■ TO DO ■
Rewrite the records below, changing "foreleg" to "front leg" and leaving everything else as it is.

#####

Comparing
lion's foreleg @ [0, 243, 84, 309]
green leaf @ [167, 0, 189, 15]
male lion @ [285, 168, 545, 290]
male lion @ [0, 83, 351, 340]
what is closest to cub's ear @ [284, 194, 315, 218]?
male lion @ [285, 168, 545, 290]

#####

■ COMPLETE OUTPUT ■
Comparing
lion's front leg @ [0, 243, 84, 309]
green leaf @ [167, 0, 189, 15]
male lion @ [285, 168, 545, 290]
male lion @ [0, 83, 351, 340]
what is closest to cub's ear @ [284, 194, 315, 218]?
male lion @ [285, 168, 545, 290]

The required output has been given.